● **WORK TO COMPLETE**
Lines before the one containing "Does locate(279, 105, 300, 127): player's" are excluded. Repeat that line and every line after it, exactly.

● **Rows from a spatial reasoning dataset**
..........

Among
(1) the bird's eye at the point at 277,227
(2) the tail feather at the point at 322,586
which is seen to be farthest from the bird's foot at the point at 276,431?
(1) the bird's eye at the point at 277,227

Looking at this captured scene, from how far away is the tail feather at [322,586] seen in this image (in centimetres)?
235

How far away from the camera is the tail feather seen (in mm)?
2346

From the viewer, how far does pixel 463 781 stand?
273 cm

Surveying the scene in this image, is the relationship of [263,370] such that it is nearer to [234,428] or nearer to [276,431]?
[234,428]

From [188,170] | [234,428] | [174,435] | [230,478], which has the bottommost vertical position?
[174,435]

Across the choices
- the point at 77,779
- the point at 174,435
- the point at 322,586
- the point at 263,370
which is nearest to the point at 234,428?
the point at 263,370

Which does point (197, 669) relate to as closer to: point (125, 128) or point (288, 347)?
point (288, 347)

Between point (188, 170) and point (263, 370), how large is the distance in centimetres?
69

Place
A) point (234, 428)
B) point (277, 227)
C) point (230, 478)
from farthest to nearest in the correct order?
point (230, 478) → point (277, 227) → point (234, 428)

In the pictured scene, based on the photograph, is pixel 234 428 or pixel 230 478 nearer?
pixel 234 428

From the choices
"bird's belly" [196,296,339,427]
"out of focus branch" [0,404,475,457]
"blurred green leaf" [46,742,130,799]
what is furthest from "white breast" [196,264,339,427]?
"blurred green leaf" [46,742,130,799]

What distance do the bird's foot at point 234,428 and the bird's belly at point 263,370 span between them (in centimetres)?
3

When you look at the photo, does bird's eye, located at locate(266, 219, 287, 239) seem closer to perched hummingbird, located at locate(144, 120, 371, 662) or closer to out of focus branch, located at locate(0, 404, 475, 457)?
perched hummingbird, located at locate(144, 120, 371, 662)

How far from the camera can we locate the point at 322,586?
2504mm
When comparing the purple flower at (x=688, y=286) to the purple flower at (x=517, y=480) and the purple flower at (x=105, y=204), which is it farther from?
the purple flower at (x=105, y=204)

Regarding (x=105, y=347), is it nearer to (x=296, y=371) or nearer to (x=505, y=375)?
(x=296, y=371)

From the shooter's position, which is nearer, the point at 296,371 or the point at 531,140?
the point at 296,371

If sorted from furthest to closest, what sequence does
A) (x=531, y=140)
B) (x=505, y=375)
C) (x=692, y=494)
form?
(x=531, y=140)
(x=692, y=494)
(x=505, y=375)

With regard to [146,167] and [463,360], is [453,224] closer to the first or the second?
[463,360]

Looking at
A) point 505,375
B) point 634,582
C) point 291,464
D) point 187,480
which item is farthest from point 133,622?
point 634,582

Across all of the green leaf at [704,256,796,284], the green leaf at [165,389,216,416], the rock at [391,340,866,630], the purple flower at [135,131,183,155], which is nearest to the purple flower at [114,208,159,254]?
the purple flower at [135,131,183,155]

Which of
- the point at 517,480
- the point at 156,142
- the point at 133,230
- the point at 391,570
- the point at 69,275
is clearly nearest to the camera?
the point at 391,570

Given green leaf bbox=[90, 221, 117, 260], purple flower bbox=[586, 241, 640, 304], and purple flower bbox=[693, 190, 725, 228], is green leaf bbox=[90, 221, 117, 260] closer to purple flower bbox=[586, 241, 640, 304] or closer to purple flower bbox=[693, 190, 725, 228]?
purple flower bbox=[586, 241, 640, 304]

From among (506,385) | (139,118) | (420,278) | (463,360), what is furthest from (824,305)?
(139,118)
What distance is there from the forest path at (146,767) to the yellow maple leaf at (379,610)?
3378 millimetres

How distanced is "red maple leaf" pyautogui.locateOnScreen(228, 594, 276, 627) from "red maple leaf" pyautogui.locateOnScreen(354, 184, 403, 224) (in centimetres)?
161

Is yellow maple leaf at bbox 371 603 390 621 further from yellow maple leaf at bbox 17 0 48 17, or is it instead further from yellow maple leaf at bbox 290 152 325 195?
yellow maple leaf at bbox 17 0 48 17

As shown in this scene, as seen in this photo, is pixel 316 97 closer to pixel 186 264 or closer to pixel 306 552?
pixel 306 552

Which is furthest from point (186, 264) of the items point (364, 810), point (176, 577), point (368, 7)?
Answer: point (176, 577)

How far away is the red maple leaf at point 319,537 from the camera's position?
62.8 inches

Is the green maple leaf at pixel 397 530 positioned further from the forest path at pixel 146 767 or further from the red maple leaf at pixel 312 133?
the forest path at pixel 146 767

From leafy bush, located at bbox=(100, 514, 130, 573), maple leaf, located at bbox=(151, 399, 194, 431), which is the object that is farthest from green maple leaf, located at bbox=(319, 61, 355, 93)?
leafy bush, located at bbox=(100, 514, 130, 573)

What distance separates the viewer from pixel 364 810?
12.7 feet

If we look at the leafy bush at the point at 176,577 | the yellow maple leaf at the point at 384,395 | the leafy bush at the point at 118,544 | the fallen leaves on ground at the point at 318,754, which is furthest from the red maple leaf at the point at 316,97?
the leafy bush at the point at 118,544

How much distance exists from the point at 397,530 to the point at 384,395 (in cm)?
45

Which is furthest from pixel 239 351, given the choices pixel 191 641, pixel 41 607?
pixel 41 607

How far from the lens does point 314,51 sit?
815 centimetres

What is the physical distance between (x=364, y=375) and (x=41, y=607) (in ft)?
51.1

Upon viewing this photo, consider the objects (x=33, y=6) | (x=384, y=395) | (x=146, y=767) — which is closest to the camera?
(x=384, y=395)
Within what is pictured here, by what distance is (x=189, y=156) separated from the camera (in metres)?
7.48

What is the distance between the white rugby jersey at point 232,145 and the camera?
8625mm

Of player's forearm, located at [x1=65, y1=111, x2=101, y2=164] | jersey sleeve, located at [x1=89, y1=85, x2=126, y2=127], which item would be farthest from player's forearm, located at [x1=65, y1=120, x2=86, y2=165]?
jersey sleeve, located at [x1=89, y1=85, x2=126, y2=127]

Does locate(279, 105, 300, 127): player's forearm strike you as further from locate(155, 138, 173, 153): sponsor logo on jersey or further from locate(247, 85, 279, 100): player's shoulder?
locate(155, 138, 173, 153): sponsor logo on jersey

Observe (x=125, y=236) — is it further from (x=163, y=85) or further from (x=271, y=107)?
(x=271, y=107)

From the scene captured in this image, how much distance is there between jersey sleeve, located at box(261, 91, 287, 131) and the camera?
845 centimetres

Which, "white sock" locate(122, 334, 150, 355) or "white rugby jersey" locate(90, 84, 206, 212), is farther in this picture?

..........

● **EXERCISE SOLUTION**
Does locate(279, 105, 300, 127): player's forearm strike you as further from locate(155, 138, 173, 153): sponsor logo on jersey or further from locate(247, 85, 279, 100): player's shoulder?
locate(155, 138, 173, 153): sponsor logo on jersey

Observe (x=125, y=236) — is it further from (x=163, y=85) or further from (x=271, y=107)?
(x=271, y=107)

From the scene captured in this image, how much distance is there between jersey sleeve, located at box(261, 91, 287, 131) and the camera?
845 centimetres

Which, "white sock" locate(122, 334, 150, 355) or "white rugby jersey" locate(90, 84, 206, 212), is farther in this picture?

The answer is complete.